Transfer energy capacitive and resistive therapy, as a new deep thermal modality, has some unique characteristics, including affecting different tissues from muscles to joint capsules without the limitations of other similar modalities, such as US and SWD. Previous studies reported that TECAR therapy could effectively improve muscles flexibility and tendon blood circulation, so it is described as a helpful method for managing musculoskeletal disorders.11,13,16,17

This study will compare the outcomes of TECAR therapy plus conventional physiotherapy against conventional physiotherapy alone with a 1-month follow-up among patients with adhesive capsulitis and determine which protocol will improve shoulder pain and function more effectively in the short term. Because no study has examined the influence of TECAR intervention on shoulder stiffness to date, it is hoped that the findings of this study will provide valuable data, which might help physiotherapists in selecting the most effective approach in managing this disease, thereby boosting patients’ quality of care and life. There are few studies for comparing this study's findings with theirs in the literature review, so the results of this study could be compared with other studies that evaluated TECAR therapy's effectiveness in different diseases and disabilities.

Conclusion

Given that the effectiveness of TECAR therapy has not been widely evaluated in adhesive capsulitis, the findings of this pilot study would provide baseline information on the effectiveness and complications of this treatment method and possibly determine a more appropriate protocol for patients with adhesive capsulitis.

Acknowledgments

Funding Sources and Conflicts of Interest

No funding sources or conflicts of interest were reported for this study.
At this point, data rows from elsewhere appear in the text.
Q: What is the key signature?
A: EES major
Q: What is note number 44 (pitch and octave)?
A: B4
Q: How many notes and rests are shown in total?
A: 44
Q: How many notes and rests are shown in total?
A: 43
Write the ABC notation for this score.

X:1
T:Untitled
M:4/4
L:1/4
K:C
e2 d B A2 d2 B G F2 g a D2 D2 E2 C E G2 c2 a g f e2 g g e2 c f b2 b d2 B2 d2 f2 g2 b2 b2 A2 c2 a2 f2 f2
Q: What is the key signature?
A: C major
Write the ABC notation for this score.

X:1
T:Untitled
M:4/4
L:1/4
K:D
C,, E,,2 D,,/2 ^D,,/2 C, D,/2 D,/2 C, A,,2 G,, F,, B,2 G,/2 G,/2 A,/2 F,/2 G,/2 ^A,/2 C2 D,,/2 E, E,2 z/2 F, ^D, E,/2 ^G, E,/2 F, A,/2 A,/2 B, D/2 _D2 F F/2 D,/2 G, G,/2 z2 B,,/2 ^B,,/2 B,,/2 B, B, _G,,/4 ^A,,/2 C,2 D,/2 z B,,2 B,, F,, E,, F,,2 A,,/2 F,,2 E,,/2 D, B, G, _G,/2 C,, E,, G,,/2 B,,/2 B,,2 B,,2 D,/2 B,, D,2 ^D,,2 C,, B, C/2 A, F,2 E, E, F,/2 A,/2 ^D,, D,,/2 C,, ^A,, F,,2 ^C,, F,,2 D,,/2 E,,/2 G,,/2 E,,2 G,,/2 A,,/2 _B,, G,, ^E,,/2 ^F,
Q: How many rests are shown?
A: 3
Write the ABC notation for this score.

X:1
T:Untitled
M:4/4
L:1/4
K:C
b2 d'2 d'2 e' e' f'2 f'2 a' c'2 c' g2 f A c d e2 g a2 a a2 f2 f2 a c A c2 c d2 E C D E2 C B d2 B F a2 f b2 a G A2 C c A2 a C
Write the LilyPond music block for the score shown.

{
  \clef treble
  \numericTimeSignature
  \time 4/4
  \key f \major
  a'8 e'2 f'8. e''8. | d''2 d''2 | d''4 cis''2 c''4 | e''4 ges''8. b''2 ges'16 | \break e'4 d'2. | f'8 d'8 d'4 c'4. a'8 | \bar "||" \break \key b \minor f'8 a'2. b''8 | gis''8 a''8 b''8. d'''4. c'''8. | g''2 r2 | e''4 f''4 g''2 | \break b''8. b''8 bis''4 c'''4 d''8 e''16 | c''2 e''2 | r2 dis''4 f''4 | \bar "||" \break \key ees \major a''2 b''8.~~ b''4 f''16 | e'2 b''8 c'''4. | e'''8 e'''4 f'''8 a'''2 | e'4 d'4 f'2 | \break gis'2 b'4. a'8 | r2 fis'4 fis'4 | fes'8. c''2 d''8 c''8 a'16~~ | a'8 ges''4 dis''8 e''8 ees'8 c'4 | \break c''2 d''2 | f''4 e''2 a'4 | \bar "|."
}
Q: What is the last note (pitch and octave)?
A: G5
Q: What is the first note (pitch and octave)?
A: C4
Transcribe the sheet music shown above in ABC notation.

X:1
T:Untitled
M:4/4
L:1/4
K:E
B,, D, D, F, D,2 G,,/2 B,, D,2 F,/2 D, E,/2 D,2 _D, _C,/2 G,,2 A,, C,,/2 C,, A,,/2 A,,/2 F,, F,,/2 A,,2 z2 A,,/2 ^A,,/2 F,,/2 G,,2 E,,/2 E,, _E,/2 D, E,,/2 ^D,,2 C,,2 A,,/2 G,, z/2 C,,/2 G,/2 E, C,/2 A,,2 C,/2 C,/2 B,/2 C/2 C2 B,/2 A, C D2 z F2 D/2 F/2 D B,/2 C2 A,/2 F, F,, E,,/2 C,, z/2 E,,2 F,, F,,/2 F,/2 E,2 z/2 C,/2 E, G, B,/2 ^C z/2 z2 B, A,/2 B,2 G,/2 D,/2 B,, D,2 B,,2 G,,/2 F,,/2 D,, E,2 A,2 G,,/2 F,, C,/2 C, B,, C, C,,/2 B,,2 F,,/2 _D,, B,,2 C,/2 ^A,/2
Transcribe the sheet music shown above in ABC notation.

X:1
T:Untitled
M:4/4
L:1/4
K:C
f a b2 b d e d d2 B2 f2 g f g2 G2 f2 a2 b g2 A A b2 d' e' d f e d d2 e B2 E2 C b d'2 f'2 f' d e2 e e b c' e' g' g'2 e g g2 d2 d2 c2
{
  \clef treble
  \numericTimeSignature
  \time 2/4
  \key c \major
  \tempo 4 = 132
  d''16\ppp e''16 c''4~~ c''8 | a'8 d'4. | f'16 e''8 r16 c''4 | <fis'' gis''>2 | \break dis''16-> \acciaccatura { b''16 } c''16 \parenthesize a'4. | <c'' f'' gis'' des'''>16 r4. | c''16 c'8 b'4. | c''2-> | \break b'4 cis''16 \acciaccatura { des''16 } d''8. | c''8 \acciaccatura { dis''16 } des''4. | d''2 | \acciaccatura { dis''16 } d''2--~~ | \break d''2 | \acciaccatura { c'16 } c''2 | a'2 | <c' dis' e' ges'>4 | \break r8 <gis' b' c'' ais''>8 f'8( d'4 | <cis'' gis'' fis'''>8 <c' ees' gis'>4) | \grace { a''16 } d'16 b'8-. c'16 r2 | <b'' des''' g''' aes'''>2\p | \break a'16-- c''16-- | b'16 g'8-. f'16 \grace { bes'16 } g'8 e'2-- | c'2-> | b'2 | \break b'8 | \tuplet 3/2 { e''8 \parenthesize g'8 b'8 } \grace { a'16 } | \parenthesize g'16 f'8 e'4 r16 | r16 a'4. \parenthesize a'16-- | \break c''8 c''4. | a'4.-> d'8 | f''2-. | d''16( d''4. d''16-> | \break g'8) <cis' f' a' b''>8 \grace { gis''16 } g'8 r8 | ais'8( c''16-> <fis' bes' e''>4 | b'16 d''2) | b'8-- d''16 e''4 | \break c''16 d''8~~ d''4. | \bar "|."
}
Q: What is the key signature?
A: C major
Contributorship Information

Concept development (provided idea for the research): N.T., M.R.

Design (planned the methods to generate the results): N.T., M.R.

Supervision (provided oversight, responsible for organization and implementation, writing of the manuscript): N.T., M.R., H.K.M., M.H.

Data collection/processing (responsible for experiments, patient management, organization, or reporting data): N.T., M.R.

Analysis/interpretation (responsible for statistical analysis, evaluation, and presentation of the results): M.J.T., N.T., M.R.

Literature search (performed the literature search): N.T., M.R.

Writing (responsible for writing a substantive part of the manuscript): N.T., M.R., H.K.M., M.H., M.J.T.

Critical review (revised manuscript for intellectual content, this does not relate to spelling and grammar checking): N.T., M.R., H.K.M., M.J.T., M.H.

Practical Applications.

  • Previous literature has not investigated transfer energy capacitive and resistive therapy in terms of its effect on the range of motion and pain in patients with adhesive capsulitis.

  • The findings of this study may provide an additional treatment method for patients with adhesive capsulitis.